(Spatial questions about scenes)
□ □ □ □

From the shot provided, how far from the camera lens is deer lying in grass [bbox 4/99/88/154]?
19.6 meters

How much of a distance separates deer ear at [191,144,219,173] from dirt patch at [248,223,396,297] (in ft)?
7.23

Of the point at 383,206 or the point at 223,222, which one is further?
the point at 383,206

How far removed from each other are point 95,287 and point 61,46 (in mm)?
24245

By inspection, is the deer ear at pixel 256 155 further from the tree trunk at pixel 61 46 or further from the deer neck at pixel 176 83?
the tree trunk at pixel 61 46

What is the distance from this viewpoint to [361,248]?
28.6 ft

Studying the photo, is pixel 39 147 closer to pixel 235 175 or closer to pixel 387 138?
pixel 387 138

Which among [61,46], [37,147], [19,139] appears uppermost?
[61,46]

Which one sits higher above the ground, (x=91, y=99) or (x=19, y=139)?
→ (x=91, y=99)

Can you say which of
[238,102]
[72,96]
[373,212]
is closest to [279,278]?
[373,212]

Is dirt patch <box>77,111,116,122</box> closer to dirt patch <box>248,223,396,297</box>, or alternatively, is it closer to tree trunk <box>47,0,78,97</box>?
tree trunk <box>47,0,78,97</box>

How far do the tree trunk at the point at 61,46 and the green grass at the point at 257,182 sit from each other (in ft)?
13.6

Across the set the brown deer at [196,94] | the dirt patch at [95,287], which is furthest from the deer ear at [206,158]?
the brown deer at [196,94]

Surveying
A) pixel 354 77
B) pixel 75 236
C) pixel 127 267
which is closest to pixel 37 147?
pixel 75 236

□ □ □ □

# Requirement
Turn the lines into a JSON list of strings, one string for each line, with blank lines left out. Begin at the line that has "What is the" and stop at the last line of the rows.

# Result for this task
[
  "What is the distance from this viewpoint to [361,248]?",
  "28.6 ft",
  "Studying the photo, is pixel 39 147 closer to pixel 235 175 or closer to pixel 387 138?",
  "pixel 387 138",
  "Which among [61,46], [37,147], [19,139] appears uppermost?",
  "[61,46]",
  "Which one sits higher above the ground, (x=91, y=99) or (x=19, y=139)?",
  "→ (x=91, y=99)",
  "Can you say which of",
  "[238,102]",
  "[72,96]",
  "[373,212]",
  "is closest to [279,278]?",
  "[373,212]",
  "Is dirt patch <box>77,111,116,122</box> closer to dirt patch <box>248,223,396,297</box>, or alternatively, is it closer to tree trunk <box>47,0,78,97</box>?",
  "tree trunk <box>47,0,78,97</box>",
  "How far do the tree trunk at the point at 61,46 and the green grass at the point at 257,182 sit from each other (in ft)?",
  "13.6",
  "Across the set the brown deer at [196,94] | the dirt patch at [95,287], which is furthest from the deer ear at [206,158]?",
  "the brown deer at [196,94]",
  "Surveying",
  "A) pixel 354 77",
  "B) pixel 75 236",
  "C) pixel 127 267",
  "which is closest to pixel 37 147?",
  "pixel 75 236"
]